Apology
Speaking of Gary, I give him a lot of credit for sending this note of apology to Michelle Rhee, and to her for a thoughtful reply:
Dear Michelle,
I'm not sure if you even know about this, but I'd like to apologize for something I wrote on my blog last month. I've copied Whitney on this. He and I have been engaging in a friendly debate about ed reform for about two months and through him, I've been able to learn that some of what I thought I understood about the ed reformers was very oversimplified.
Based on some of the emails that you and I have exchanged over the past few months, you are, I'm sure, aware that I do not agree with many of the policies you support. I think that, in the long run, these policies will cause more harm than good. This, though, does not mean that I don't like you, personally, or that I don't think that you are a good person.
We go back a long way, fifteen years. Though we were not buddies at the 1996 institute, the chat we had over lunch one time when I promised I'd try to get along with my school director, Charlie, did snap me out of an immature position I had about not liking being told what to do.
In the blog post that Whitney called me out on I compared the way I feel you have misused the famous Jordan-Mendro Dallas Value-Added study to advance an agenda that I think is destructive, to the way the Nazis misused Nietzsche's philosophy. Comparing someone who trying to help students to murderers is not a nice thing to do, so I hope you accept my apology for doing this.
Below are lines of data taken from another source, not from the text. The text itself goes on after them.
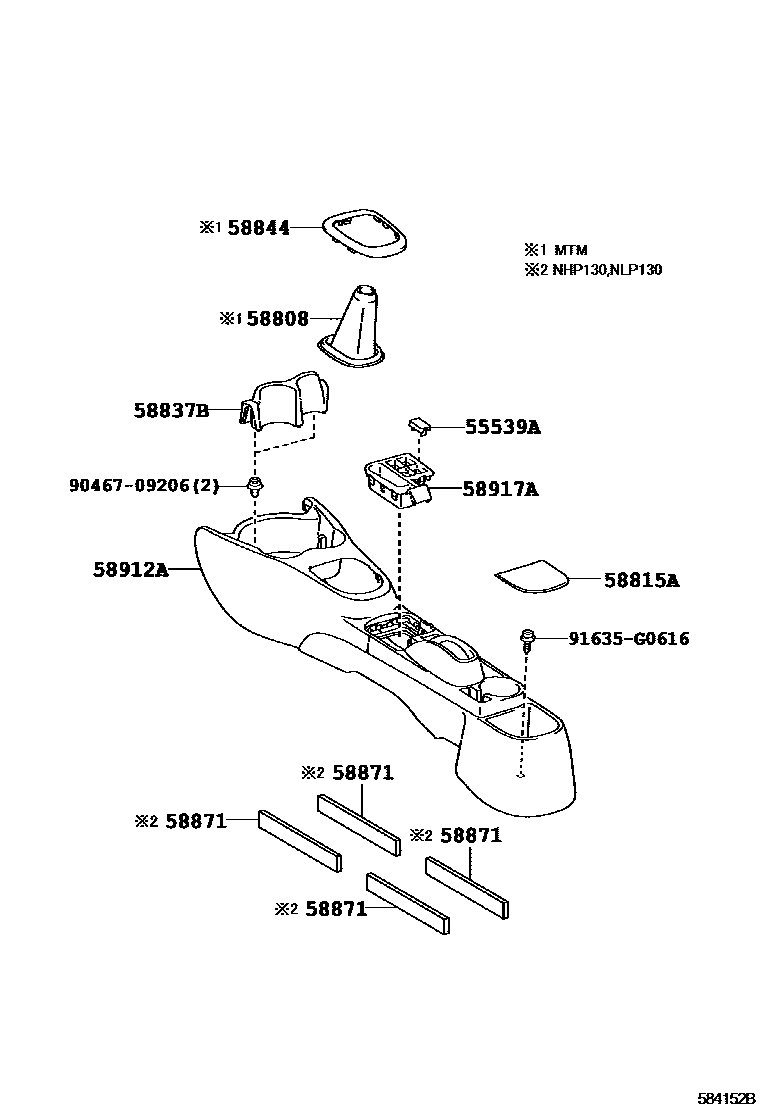 ※1 58844

※1 MTM
※2 NHP130,NLP130

※1 58808

58837B

55539A

90467-09206(2)

58917A

58912A

58815A

91635-G0616

※2 58871

※2 58871

※2 58871

※2 58871

584152B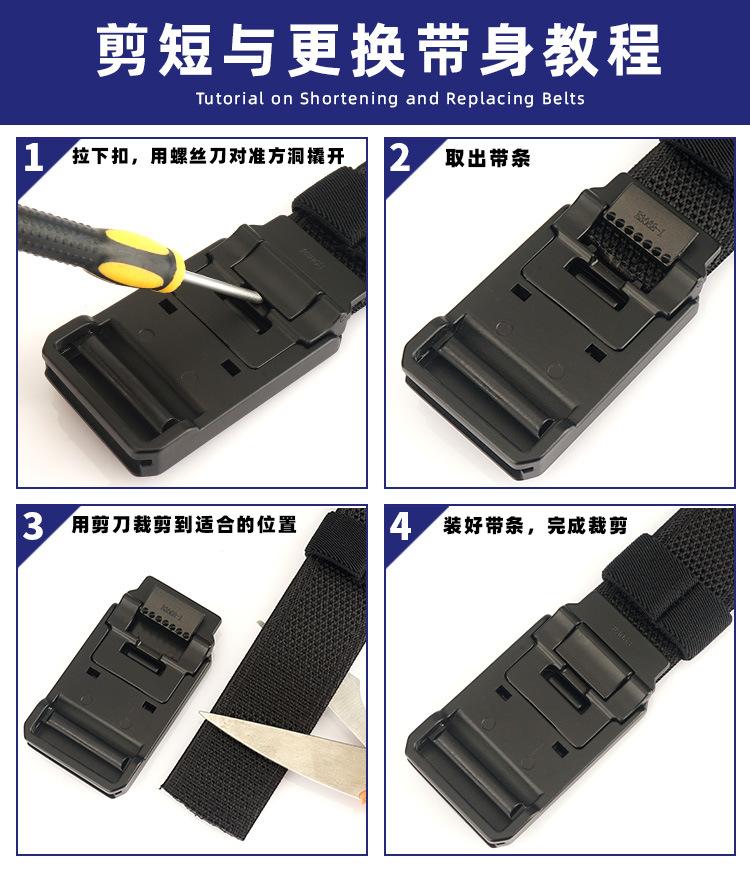 剪短与更换带身教程
Tutorial on Shortening and Replacing Belts

1 拉下扣，用螺丝刀对准方洞撬开

2 取出带条

3 用剪刀裁剪到适合的位置

4 装好带条，完成裁剪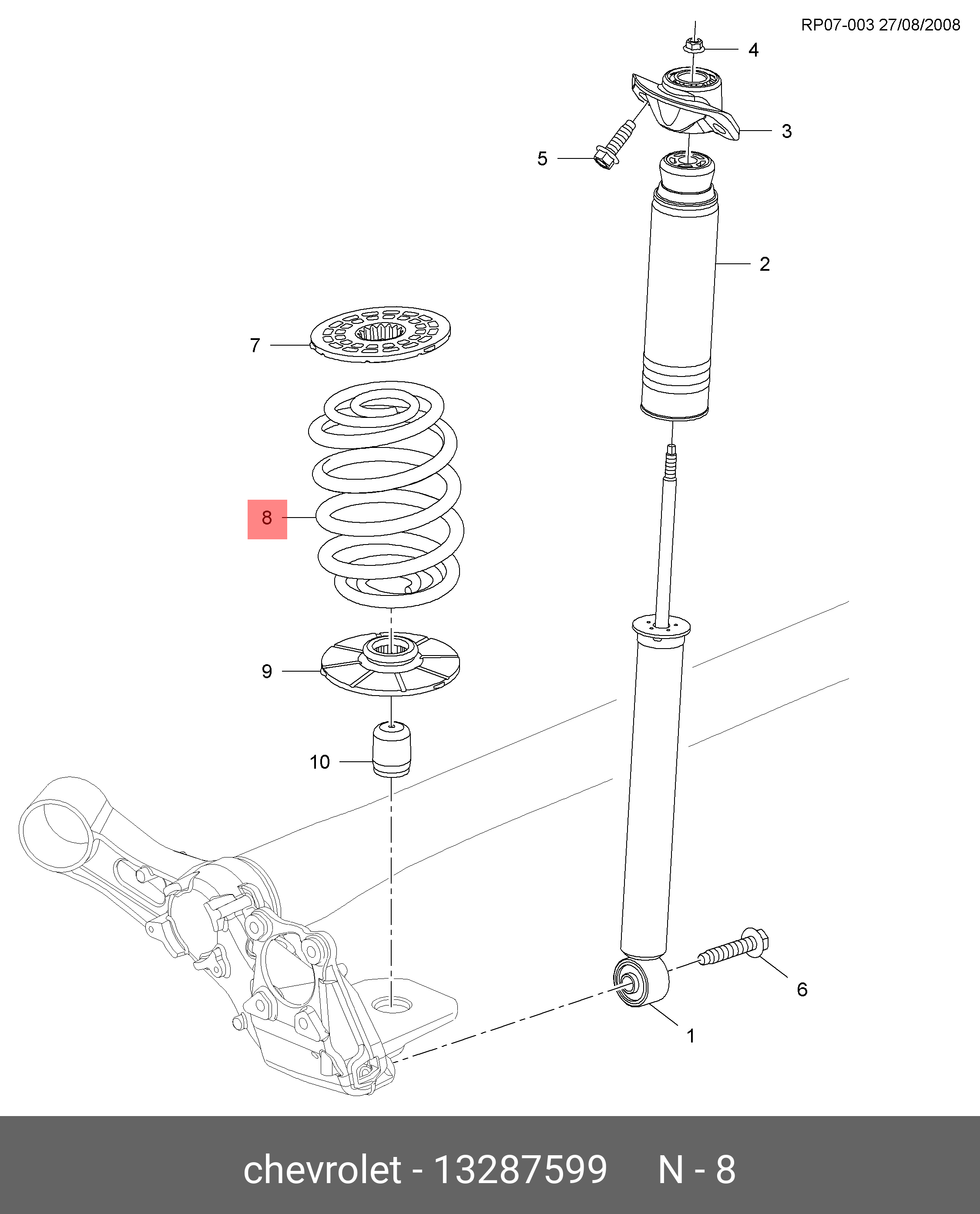 RP07-003 27/08/2008

4

3

5

2

7

8

9

10

6

1

chevrolet - 13287599 N - 8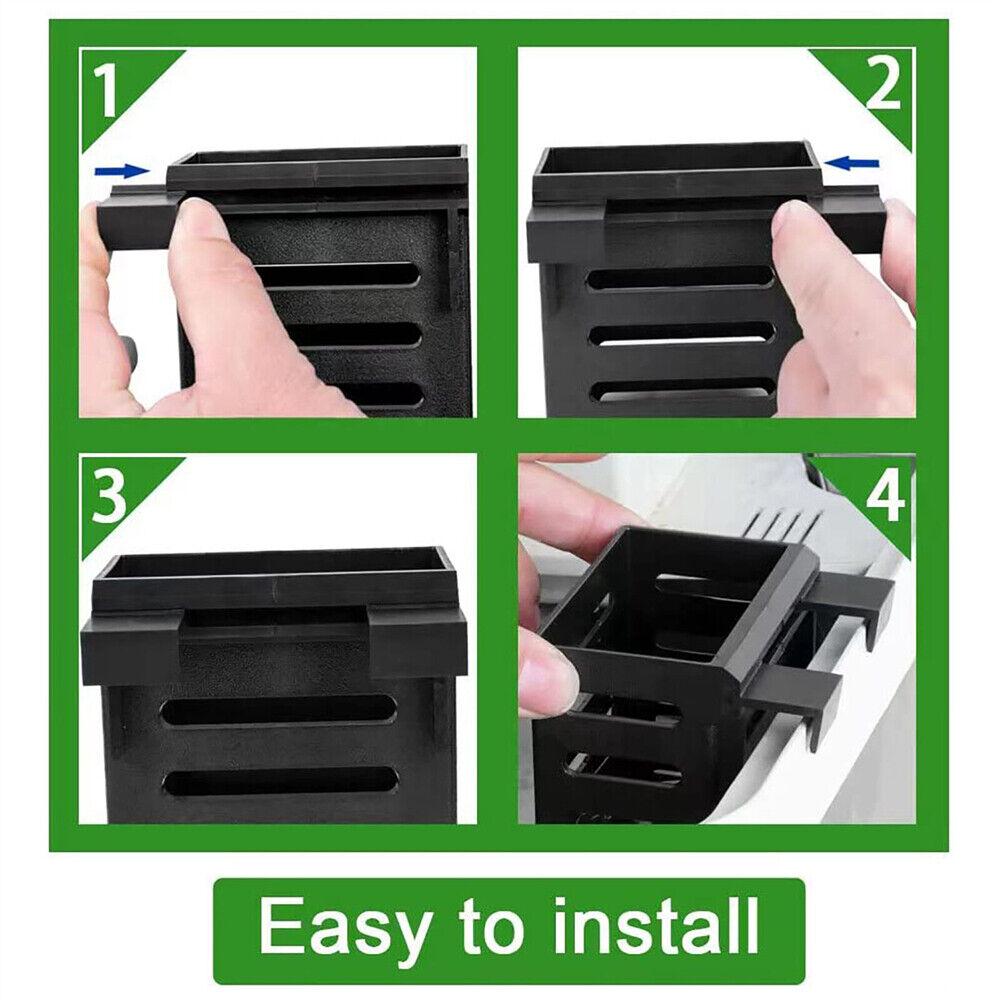 1

2

3

4

Easy to install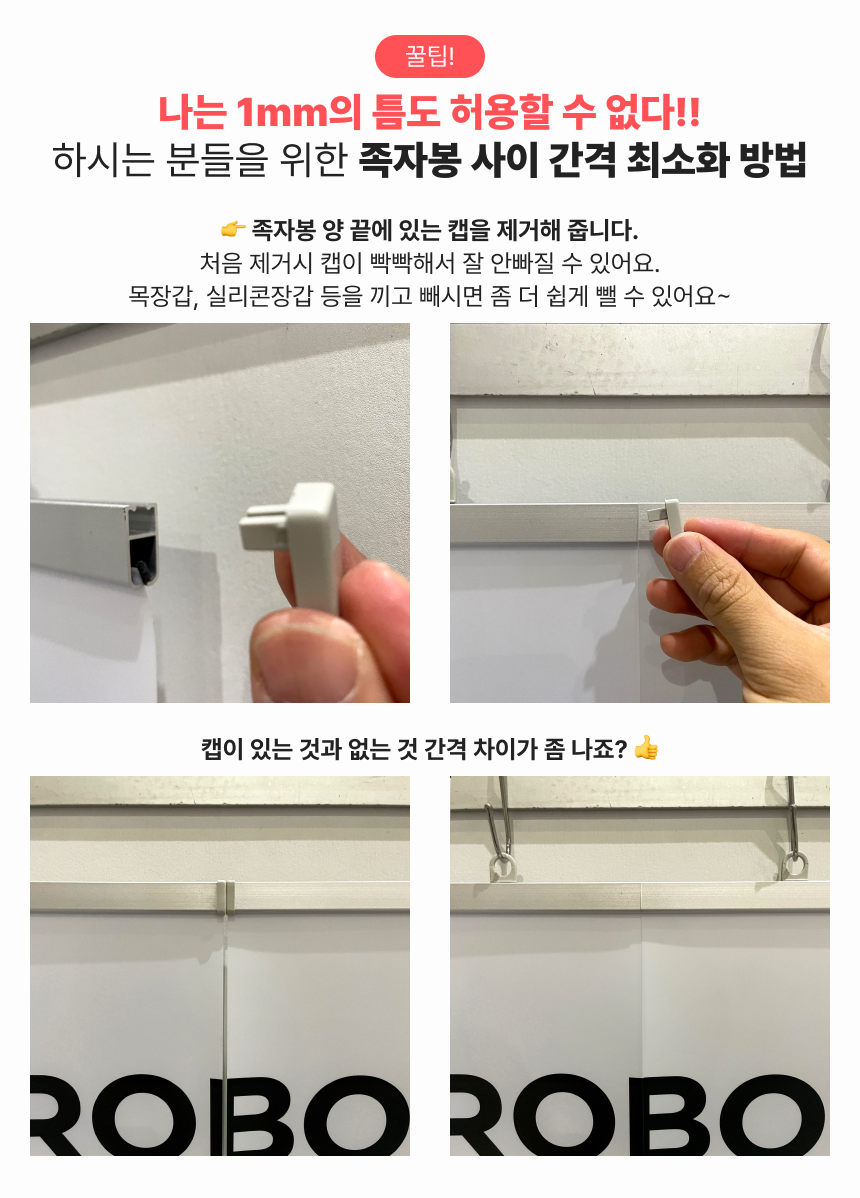 꿀팁!

나는 1mm의 틈도 허용할 수 없다!!
하시는 분들을 위한 족자봉 사이 간격 최소화 방법

👉 족자봉 양 끝에 있는 캡을 제거해 줍니다.
처음 제거시 캡이 빡빡해서 잘 안빠질 수 있어요.
목장갑, 실리콘장갑 등을 끼고 빼시면 좀 더 쉽게 뺄 수 있어요~

캡이 있는 것과 없는 것 간격 차이가 좀 나죠? 👍

ROBO

ROBO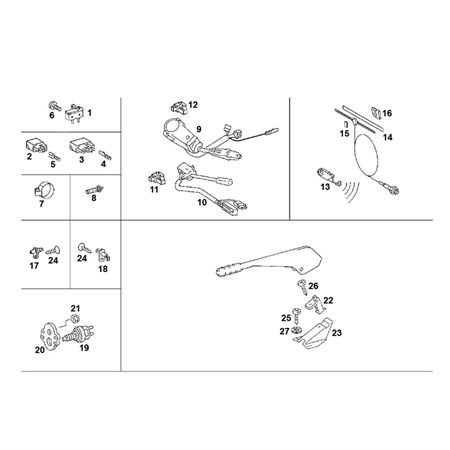 6 1
2 5 3 4
7
8
12
9
11
10
16
15 14
13
17 24
24 18
21
20 19
26
22
25
27 23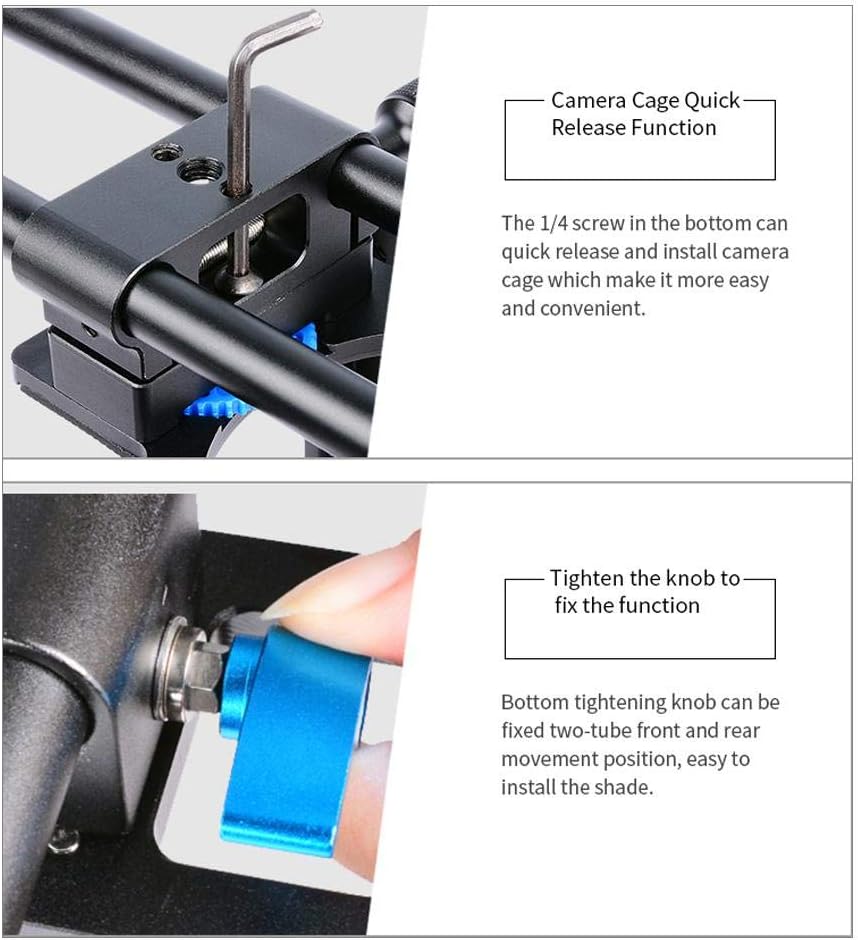 Camera Cage Quick Release Function

The 1/4 screw in the bottom can quick release and install camera cage which make it more easy and convenient.

Tighten the knob to fix the function

Bottom tightening knob can be fixed two-tube front and rear movement position, easy to install the shade.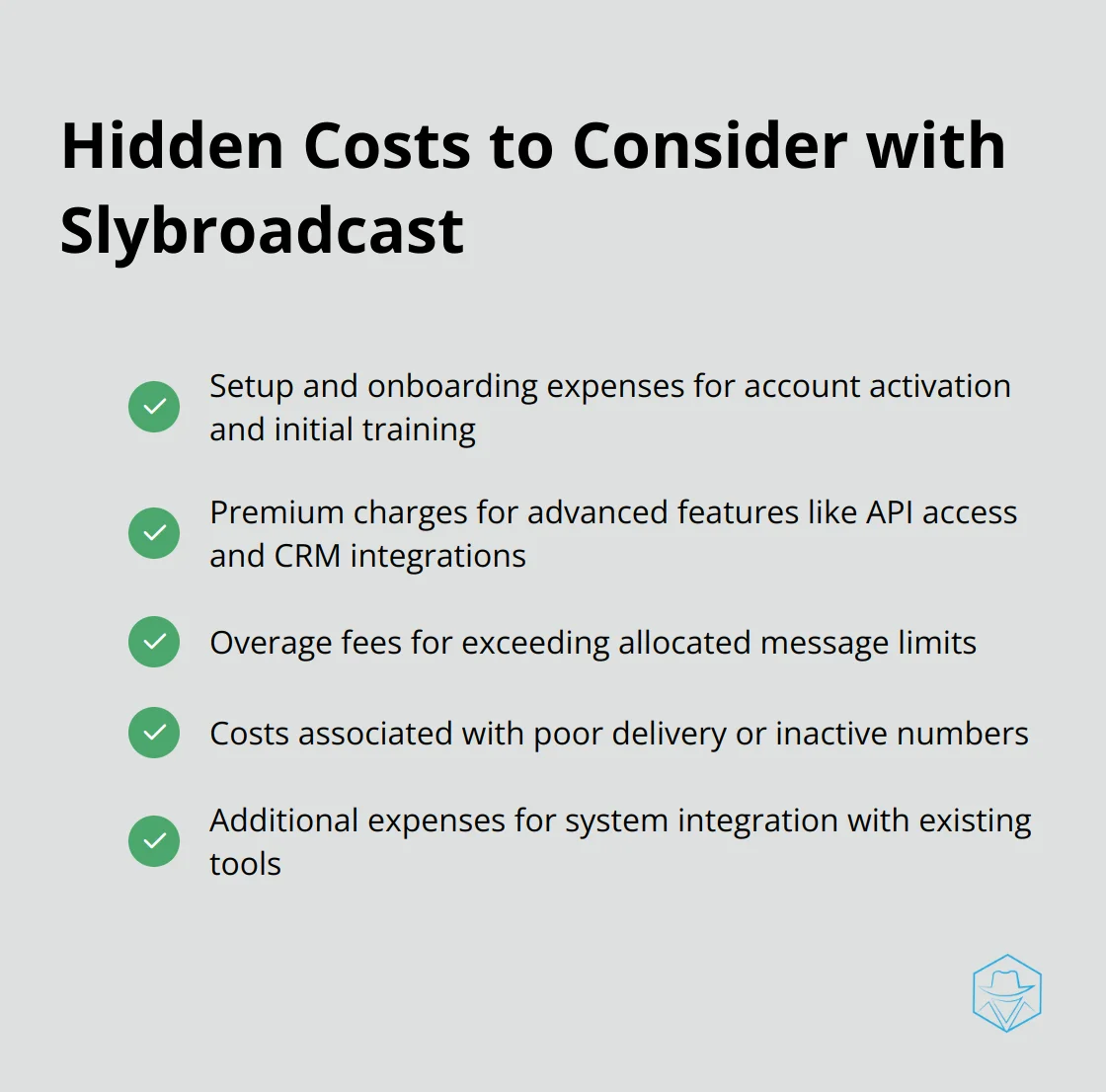 Hidden Costs to Consider with Slybroadcast

Setup and onboarding expenses for account activation and initial training

Premium charges for advanced features like API access and CRM integrations

Overage fees for exceeding allocated message limits

Costs associated with poor delivery or inactive numbers

Additional expenses for system integration with existing tools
You can see the quote in context here:
http://garyrubinstein.teachforus.org/2011/08/11/value-added-scrutinizing-the-most-widely-cited-study/
I left the offending paragraph in for now so you can see it in context, though I put an apology after it. If you would like, after seeing it for yourself, I will gladly remove the paragraph from the post.
I'm sorry for any distress this might have caused you. Though I won't promise to stop writing about how much I disagree with your theories about how to fix education in this country, I do promise to do so in a more civilized manner.
Sincerely,
Gary Rubinstein
Here is Michelle's reply:
Gary -
I greatly appreciate your note. While it didn't cause me any distress personally, language of that type doesn't serve the goal of improving the education we provide our students. And in fact harms what should be our common purpose.
Unfortunately, the tone of the education debate has too often become shrill and caustic, and just as disturbingly the tactics have become underhanded and corrosive. This doesn't mean that we shouldn't argue with passion or conviction, but the words and methods we choose to engage in that debate should reflect the seriousness of what we are debating about - the education of our children.
I welcome your willingness to move in that direction, and hope that others will follow.